Lie-RMSD: A Gradient-Based Framework for Protein Structural Alignment using Lie Algebra

TL;DR

Lie-RMSD introduces a fully differentiable, Lie algebra-based framework for protein structural alignment that leverages gradient descent, matching the accuracy of traditional analytical methods like Kabsch, and enabling flexible optimization for complex scoring functions.

Contribution

This work presents the first gradient-based, Lie algebra representation for protein alignment, allowing flexible optimization beyond traditional analytical solutions.

Findings

Gradient descent with Lie algebra achieves Kabsch-level accuracy.

Standard optimizers reliably converge to the global minimum.

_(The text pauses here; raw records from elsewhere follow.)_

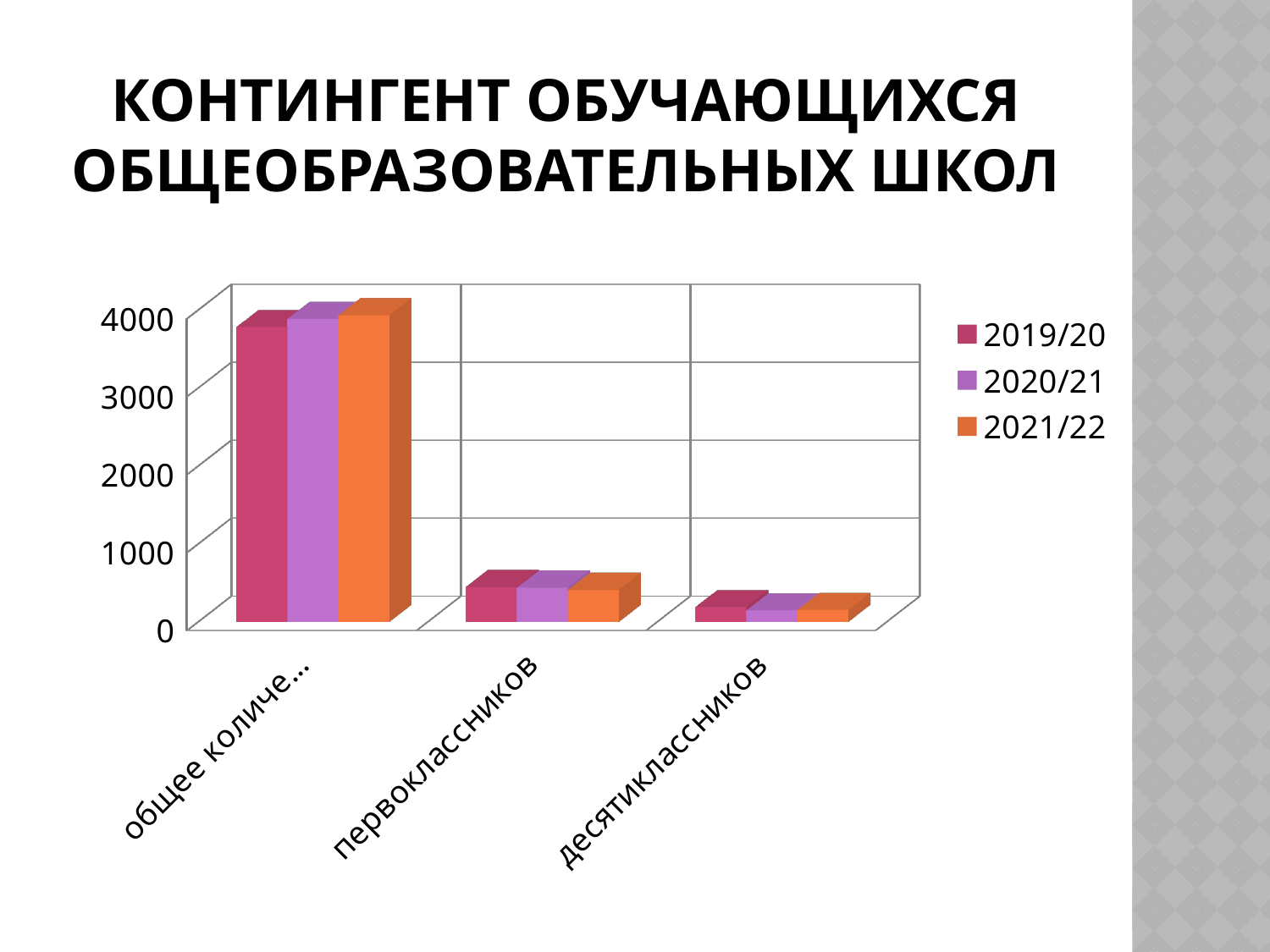
Is the value for десятиклассников in 2019/20 greater or less than 1000? less What kind of chart is shown on the slide? bar chart For 2021/22, which is larger: первоклассников or десятиклассников? первоклассников Which category has the highest values across all series? the first (leftmost) category How many categories are shown on the x axis? 3 Is the 2020/21 value for the leftmost category greater or less than 3000? greater Which category has the lowest values across all series? десятиклассников Is the value for первоклассников in 2021/22 greater or less than 1000? less What is the title of the slide containing the chart? КОНТИНГЕНТ ОБУЧАЮЩИХСЯ ОБЩЕОБРАЗОВАТЕЛЬНЫХ ШКОЛ Do the values rise or fall moving from left to right along the x axis? fall Which series are listed in the legend? 2019/20, 2020/21, 2021/22 How many series does the legend list? 3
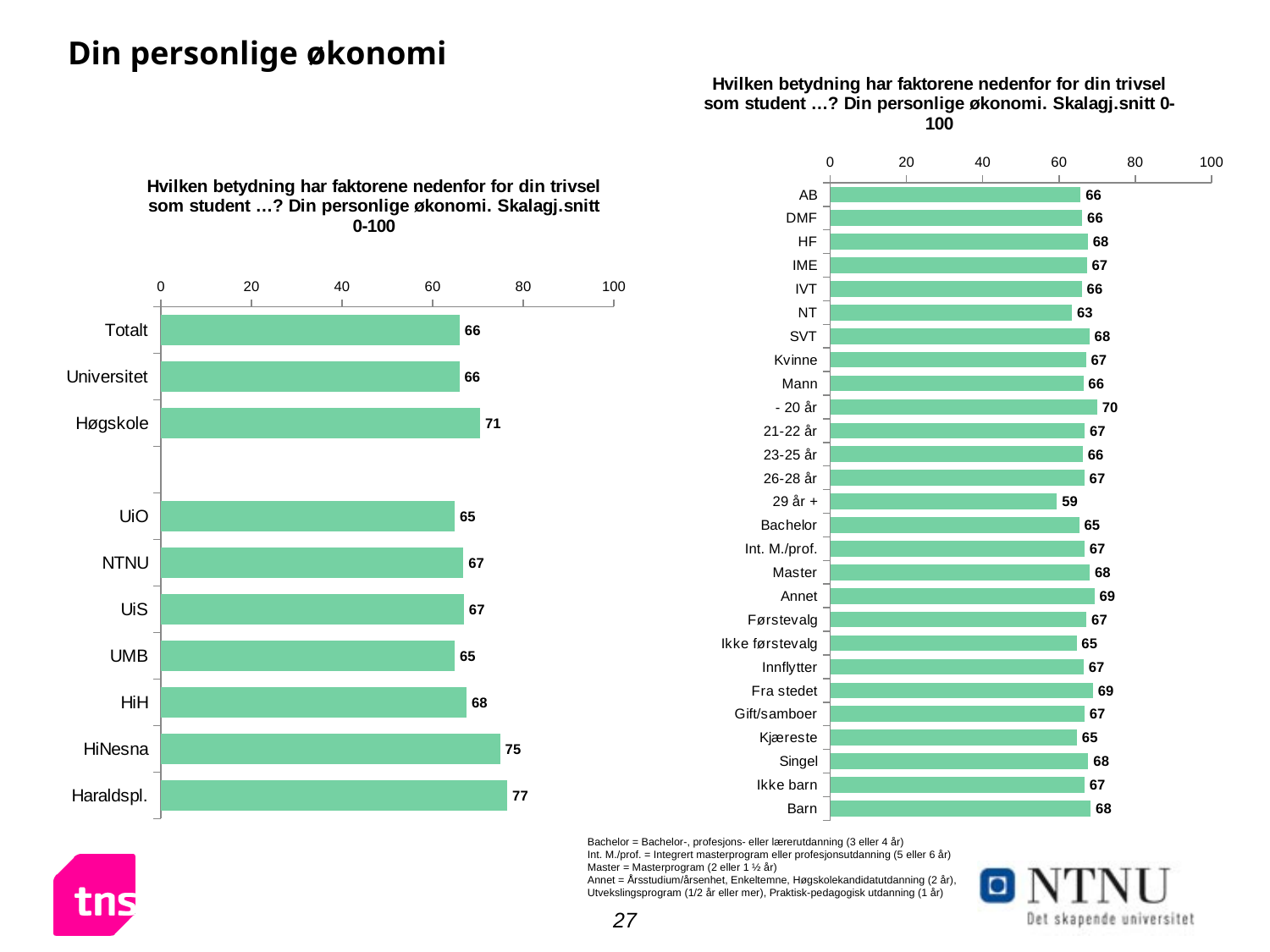
On the left chart, which category has the highest value? Haraldspl. On the left chart, what is the value for Haraldspl.? 77 How many categories are plotted on the right chart? 27 On the right chart, what is the difference between - 20 år and 29 år +? 11 On the right chart, what is the value for 29 år +? 59 On the left chart, what is the difference between HiNesna and UiO? 10 On the left chart, which is larger, the value for HiH or the value for UMB? HiH On the right chart, which category has the lowest value? 29 år + On the right chart, what is the value for NT? 63 What kind of chart is the left chart? Bar chart On the left chart, what is the value for Høgskole? 71 How many categories are plotted on the left chart? 10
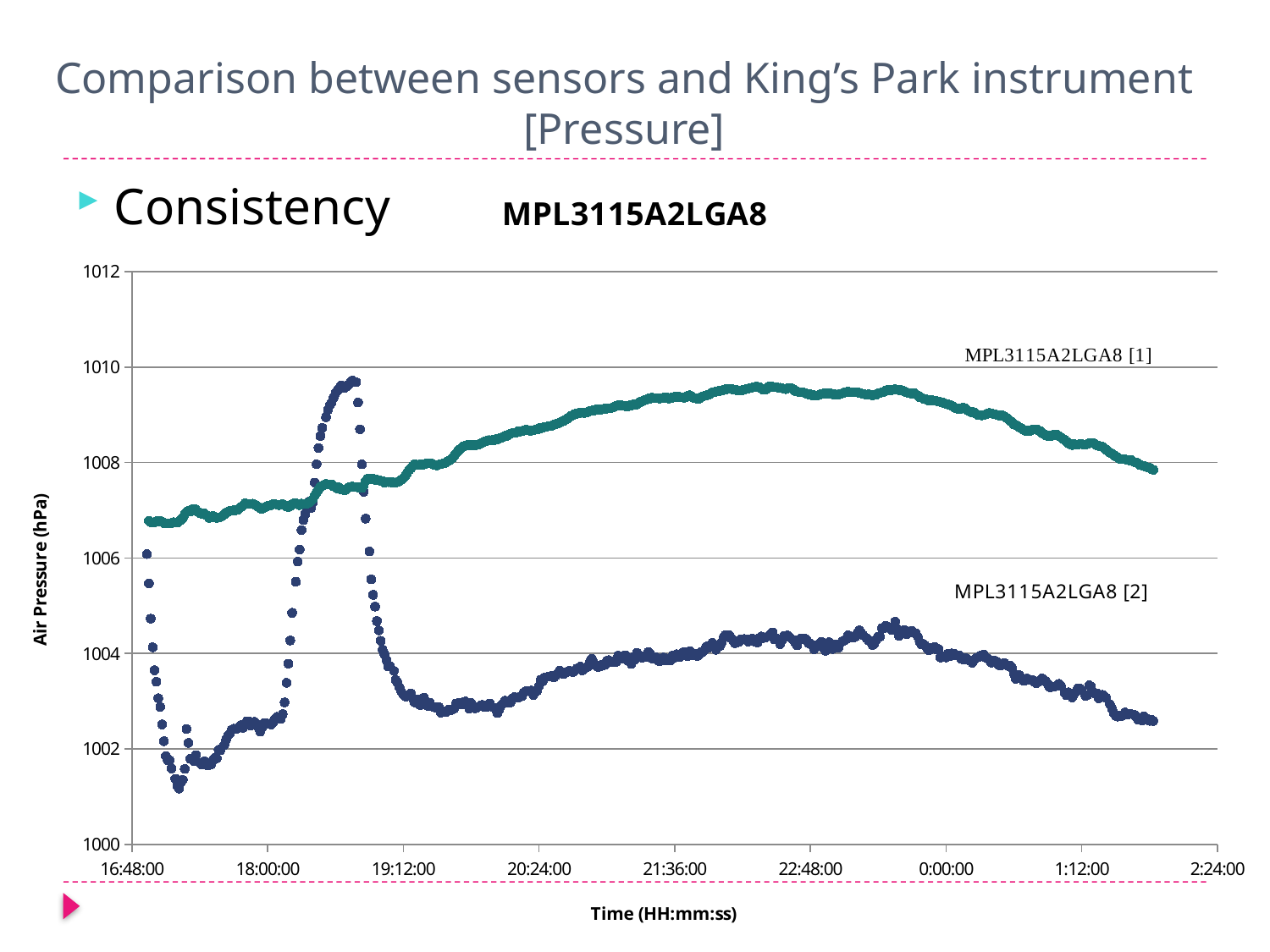
Is the value for MPL3115A2LGA8 [2] at 20:24:00 greater or less than 1004? less What kind of chart is shown on the slide? scatter chart Is the lowest value reached by MPL3115A2LGA8 [2] greater or less than 1002? less Which series has the lower value at 0:00:00, MPL3115A2LGA8 [1] or MPL3115A2LGA8 [2]? MPL3115A2LGA8 [2] Do the values for MPL3115A2LGA8 [1] rise or fall between 0:00:00 and the end of the series? fall Do the values for MPL3115A2LGA8 [1] rise or fall between 19:12:00 and 21:36:00? rise What is the title of the chart? MPL3115A2LGA8 Which series has the higher value at 22:48:00, MPL3115A2LGA8 [1] or MPL3115A2LGA8 [2]? MPL3115A2LGA8 [1] What is the label of the vertical axis? Air Pressure (hPa) Is the value for MPL3115A2LGA8 [1] at 22:48:00 greater or less than 1008? greater How many data series are plotted on the chart? 2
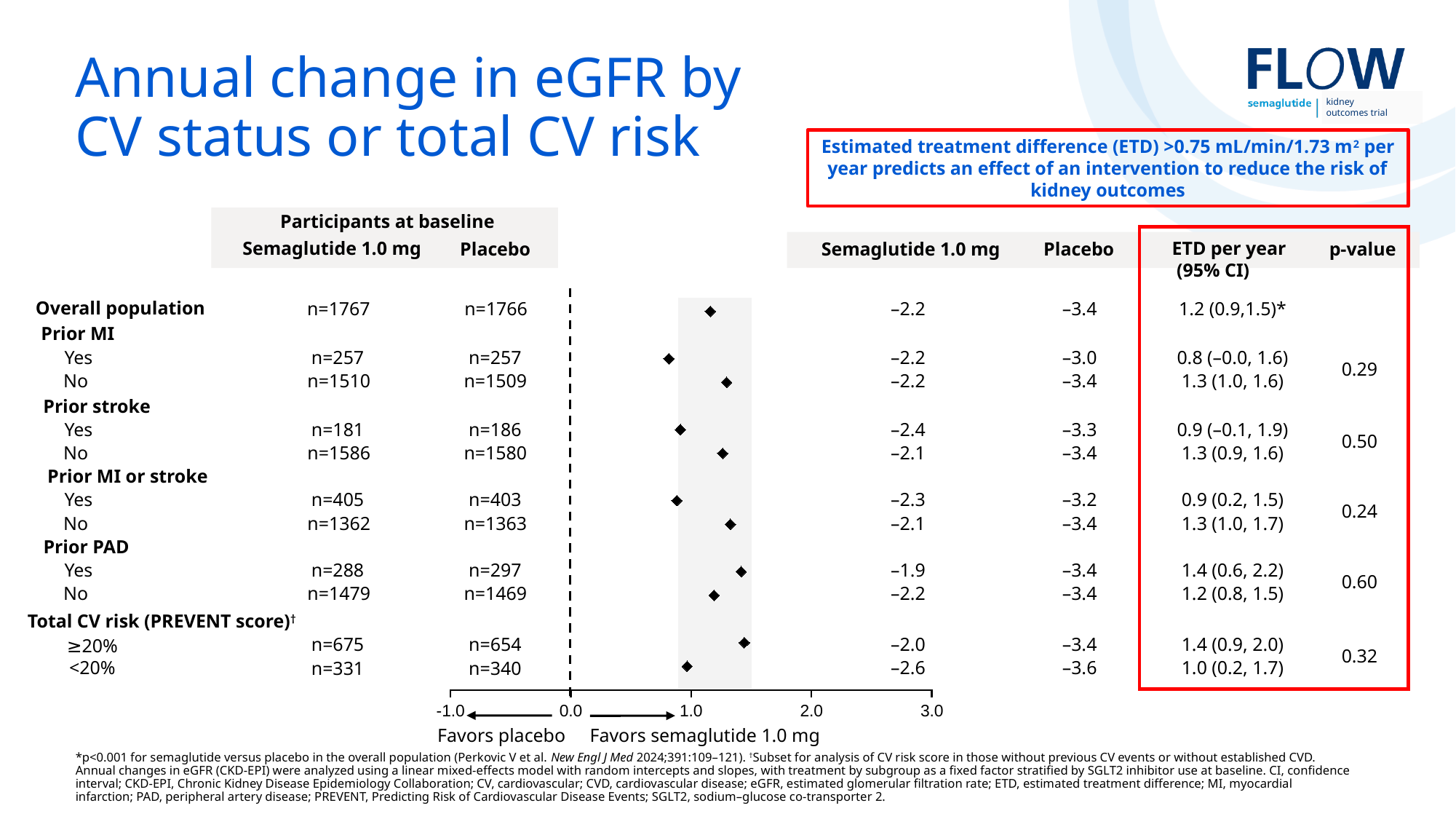
What kind of chart is shown on the slide? Forest plot How many point estimates are plotted in the forest plot? 11 Which subgroup comparison has the lowest p-value? Prior MI or stroke (0.24) Is the ETD per year for participants with prior MI (Yes) greater or less than 1.0? less What is the annual change in eGFR for placebo in participants with prior PAD (Yes)? –3.4 Which has the larger ETD per year: prior stroke Yes or prior stroke No? Prior stroke No (1.3) Which subgroup has the lowest ETD per year point estimate? Prior MI: Yes (0.8) Which direction on the x axis favors semaglutide 1.0 mg? To the right (values above 0.0) What is the annual change in eGFR for semaglutide 1.0 mg in participants with total CV risk (PREVENT score) <20%? –2.6 What is the difference between the semaglutide 1.0 mg and placebo annual eGFR change in the overall population? 1.2 What is the ETD per year (95% CI) for the overall population? 1.2 (0.9,1.5)* What is the p-value for the prior PAD subgroup comparison? 0.60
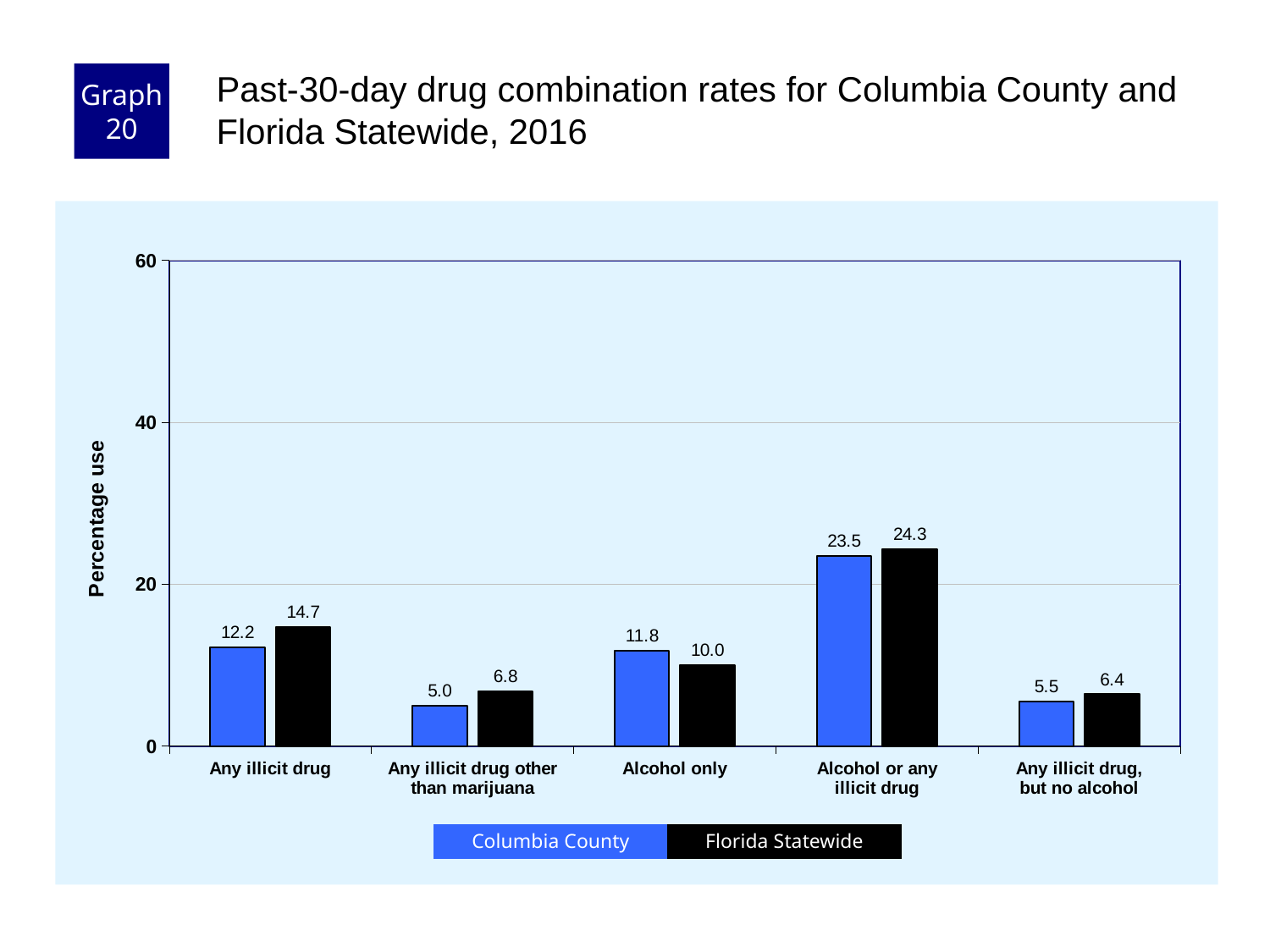
Which category has the lowest Florida Statewide value? Any illicit drug, but no alcohol What is the difference between the Florida Statewide and Columbia County values for Any illicit drug? 2.5 What is the label of the y axis? Percentage use What is the Columbia County value for Any illicit drug? 12.2 Which category has the highest Columbia County value? Alcohol or any illicit drug What is the Florida Statewide value for Any illicit drug other than marijuana? 6.8 How many series does the legend list? 2 What is the Florida Statewide value for Alcohol only? 10.0 What kind of chart is shown on the slide? bar chart For Alcohol only, which is larger: Columbia County or Florida Statewide? Columbia County Is the Florida Statewide value for Alcohol or any illicit drug greater or less than 20? greater How many categories are shown on the x axis? 5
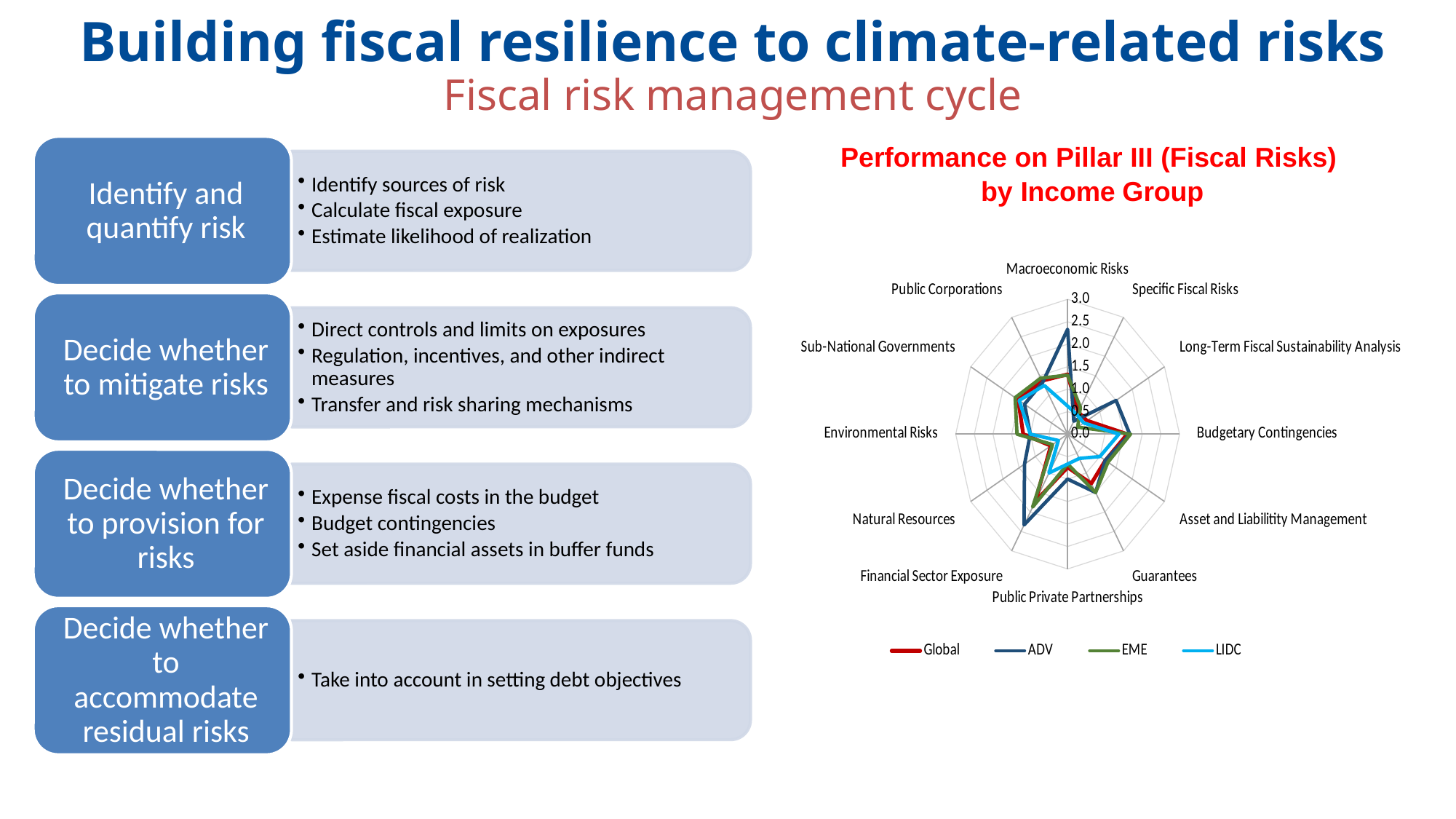
For Macroeconomic Risks, which series has the larger value, ADV or LIDC? ADV How many categories (axes) does the radar chart have? 12 Is the LIDC value for Macroeconomic Risks greater or less than 1.5? less Is the ADV value for Financial Sector Exposure greater or less than 1.5? greater Which series has the lowest value for Macroeconomic Risks? LIDC What kind of chart is shown on the slide? Radar chart What is the title of the chart on the slide? Performance on Pillar III (Fiscal Risks) by Income Group Which series has the highest value for Financial Sector Exposure? ADV Is the ADV value for Macroeconomic Risks greater or less than 1.5? greater What is the maximum value shown on the chart's radial axis? 3.0 How many series does the chart's legend list? 4 Which series has the highest value for Macroeconomic Risks? ADV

Framework is adaptable to complex scoring functions.

Abstract

The comparison of protein structures is a fundamental task in computational biology, crucial for understanding protein function, evolution, and for drug design. While analytical methods like the Kabsch algorithm provide an exact, closed-form solution for minimizing the Root Mean Square Deviation (RMSD) between two sets of corresponding atoms, their application is limited to this specific metric. The rise of deep learning and automatic differentiation frameworks offers a new, more flexible paradigm for such optimization problems. We present Lie-RMSD, a novel, fully differentiable framework for protein structural alignment. Our method represents the rigid-body transformation (rotation and translation) as a 6-dimensional vector in the Lie algebra se(3) of the special Euclidean group SE(3). This representation allows the RMSD to be formulated as a loss function that can be directly minimized by modern gradient-based optimizers. We benchmarked our framework by aligning two allosteric conformations of Adenylate Kinase (PDB IDs: 4AKE and 1AKE). We demonstrate that a suite of standard optimizers (SGD, Adam, AdamW, and Sophia) can robustly converge to the global minimum, achieving precision effectively identical to the analytical Kabsch algorithm. This work validates the accuracy of the Lie algebra-based gradient descent approach and establishes a robust foundation for its extension to more sophisticated and biologically relevant scoring functions where no analytical solutions exist.